GOAL:
Transcribe every entry below word for word, but skip the pictures.

INPUT DATA:
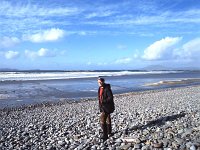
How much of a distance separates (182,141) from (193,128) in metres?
1.50

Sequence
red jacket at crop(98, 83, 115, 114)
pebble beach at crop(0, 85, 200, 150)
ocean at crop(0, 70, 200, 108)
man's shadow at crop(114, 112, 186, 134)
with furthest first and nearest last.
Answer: ocean at crop(0, 70, 200, 108)
man's shadow at crop(114, 112, 186, 134)
red jacket at crop(98, 83, 115, 114)
pebble beach at crop(0, 85, 200, 150)

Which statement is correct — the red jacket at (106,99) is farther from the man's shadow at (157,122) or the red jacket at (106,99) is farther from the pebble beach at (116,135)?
the man's shadow at (157,122)

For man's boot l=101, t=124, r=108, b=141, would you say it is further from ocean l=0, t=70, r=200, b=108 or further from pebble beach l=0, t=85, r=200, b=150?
ocean l=0, t=70, r=200, b=108

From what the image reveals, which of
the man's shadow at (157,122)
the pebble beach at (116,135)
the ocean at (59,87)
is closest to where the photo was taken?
the pebble beach at (116,135)

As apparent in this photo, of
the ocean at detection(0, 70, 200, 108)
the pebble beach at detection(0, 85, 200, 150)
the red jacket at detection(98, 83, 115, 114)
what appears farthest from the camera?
the ocean at detection(0, 70, 200, 108)

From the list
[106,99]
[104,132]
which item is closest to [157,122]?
[104,132]

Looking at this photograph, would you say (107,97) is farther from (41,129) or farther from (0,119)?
(0,119)

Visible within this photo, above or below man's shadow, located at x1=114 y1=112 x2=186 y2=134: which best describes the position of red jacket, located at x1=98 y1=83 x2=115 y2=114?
above

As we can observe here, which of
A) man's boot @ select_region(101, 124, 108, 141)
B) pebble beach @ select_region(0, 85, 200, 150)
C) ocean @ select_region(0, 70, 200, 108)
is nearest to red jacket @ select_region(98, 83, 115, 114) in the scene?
man's boot @ select_region(101, 124, 108, 141)

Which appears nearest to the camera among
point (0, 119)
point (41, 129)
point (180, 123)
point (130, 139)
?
point (130, 139)

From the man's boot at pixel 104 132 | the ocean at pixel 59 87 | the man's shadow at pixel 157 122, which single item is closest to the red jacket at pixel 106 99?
the man's boot at pixel 104 132

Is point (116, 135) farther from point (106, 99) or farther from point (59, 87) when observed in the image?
point (59, 87)

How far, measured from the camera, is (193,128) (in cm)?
1005

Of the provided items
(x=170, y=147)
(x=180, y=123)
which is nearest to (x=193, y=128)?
(x=180, y=123)
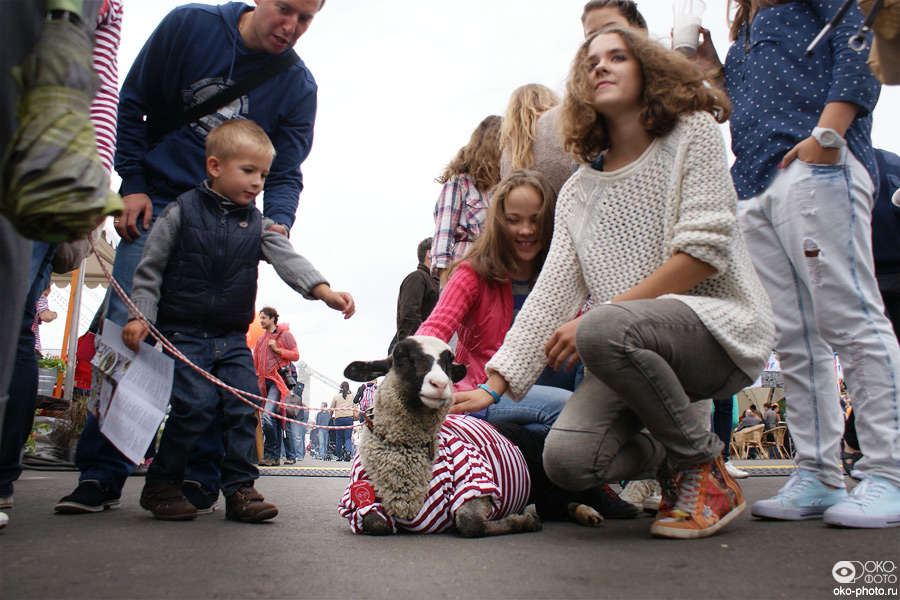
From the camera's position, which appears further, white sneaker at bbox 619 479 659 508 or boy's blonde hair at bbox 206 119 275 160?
white sneaker at bbox 619 479 659 508

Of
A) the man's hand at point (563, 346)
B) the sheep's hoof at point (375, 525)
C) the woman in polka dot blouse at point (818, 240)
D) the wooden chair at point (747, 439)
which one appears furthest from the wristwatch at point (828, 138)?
the wooden chair at point (747, 439)

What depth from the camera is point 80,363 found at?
7762 mm

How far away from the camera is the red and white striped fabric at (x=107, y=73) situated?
2549 mm

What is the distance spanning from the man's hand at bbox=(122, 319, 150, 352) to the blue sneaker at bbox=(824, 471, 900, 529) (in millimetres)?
2672

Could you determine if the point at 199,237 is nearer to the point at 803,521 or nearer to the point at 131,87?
the point at 131,87

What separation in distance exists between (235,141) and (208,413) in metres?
1.18

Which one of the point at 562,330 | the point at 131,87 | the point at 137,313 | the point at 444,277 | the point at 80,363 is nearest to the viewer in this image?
the point at 562,330

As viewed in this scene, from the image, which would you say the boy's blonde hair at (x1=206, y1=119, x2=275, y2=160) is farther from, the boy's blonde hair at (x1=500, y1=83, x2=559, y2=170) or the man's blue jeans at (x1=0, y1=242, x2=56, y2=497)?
the boy's blonde hair at (x1=500, y1=83, x2=559, y2=170)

CORRECT RESPONSE:
How much of a distance separates (182,141) from (193,128) in metres?
1.50

Sequence
red jacket at crop(98, 83, 115, 114)
pebble beach at crop(0, 85, 200, 150)
ocean at crop(0, 70, 200, 108)
man's shadow at crop(114, 112, 186, 134)
with furthest first and nearest last.
Answer: ocean at crop(0, 70, 200, 108)
man's shadow at crop(114, 112, 186, 134)
red jacket at crop(98, 83, 115, 114)
pebble beach at crop(0, 85, 200, 150)

Which statement is correct — the red jacket at (106,99) is farther from the man's shadow at (157,122) or the red jacket at (106,99) is farther from the pebble beach at (116,135)?
the man's shadow at (157,122)

For man's boot l=101, t=124, r=108, b=141, would you say it is further from ocean l=0, t=70, r=200, b=108 or further from pebble beach l=0, t=85, r=200, b=150?
ocean l=0, t=70, r=200, b=108

From what the image reveals, which of
the man's shadow at (157,122)
the pebble beach at (116,135)
the ocean at (59,87)
is closest to where the photo was taken?
the pebble beach at (116,135)

As apparent in this photo, of
the ocean at detection(0, 70, 200, 108)
the pebble beach at detection(0, 85, 200, 150)
the red jacket at detection(98, 83, 115, 114)
what appears farthest from the camera?
the ocean at detection(0, 70, 200, 108)

From the list
[106,99]
[104,132]
which item is closest to [157,122]?
[104,132]

Looking at this photograph, would you say (107,97) is farther from (41,129) or farther from (0,119)?
(0,119)

Visible within this photo, above or below man's shadow, located at x1=114 y1=112 x2=186 y2=134: which best describes the position of red jacket, located at x1=98 y1=83 x2=115 y2=114?
above

As we can observe here, which of
A) man's boot @ select_region(101, 124, 108, 141)
B) pebble beach @ select_region(0, 85, 200, 150)
C) ocean @ select_region(0, 70, 200, 108)
is nearest to red jacket @ select_region(98, 83, 115, 114) in the scene?
man's boot @ select_region(101, 124, 108, 141)

Which appears nearest to the camera among
point (0, 119)
point (41, 129)
point (180, 123)
point (130, 139)
?
point (130, 139)

From the man's boot at pixel 104 132 | the ocean at pixel 59 87 | the man's shadow at pixel 157 122, which single item is closest to the red jacket at pixel 106 99?
the man's boot at pixel 104 132

Is point (116, 135) farther from point (106, 99) or farther from point (59, 87) when observed in the image?
point (59, 87)

How far, measured from the camera, is (193,128) (in cm)?
1005

Of the provided items
(x=170, y=147)
(x=180, y=123)
which is nearest to (x=193, y=128)?
(x=180, y=123)
From the camera's position, which appears further, white sneaker at bbox 619 479 659 508 or boy's blonde hair at bbox 206 119 275 160?
white sneaker at bbox 619 479 659 508

Of
A) the man's hand at point (563, 346)
B) the sheep's hoof at point (375, 525)
C) the woman in polka dot blouse at point (818, 240)
D) the wooden chair at point (747, 439)
which one appears furthest from the wristwatch at point (828, 138)?
the wooden chair at point (747, 439)

What depth from the camera is point 80,363 found at?
7762 mm

How far away from the camera is the red and white striped fabric at (x=107, y=73) situated?
2549 mm

What is the distance spanning from the man's hand at bbox=(122, 319, 150, 352) to the blue sneaker at bbox=(824, 471, 900, 529) (in millimetres)?
2672

Could you determine if the point at 199,237 is nearer to the point at 803,521 or nearer to the point at 131,87?
the point at 131,87

What separation in distance exists between (235,141) and (208,413) in metres?
1.18

Which one of the point at 562,330 | the point at 131,87 | the point at 137,313 | the point at 444,277 | the point at 80,363 is nearest to the viewer in this image?
the point at 562,330

As viewed in this scene, from the image, which would you say the boy's blonde hair at (x1=206, y1=119, x2=275, y2=160) is farther from, the boy's blonde hair at (x1=500, y1=83, x2=559, y2=170) or the man's blue jeans at (x1=0, y1=242, x2=56, y2=497)?
the boy's blonde hair at (x1=500, y1=83, x2=559, y2=170)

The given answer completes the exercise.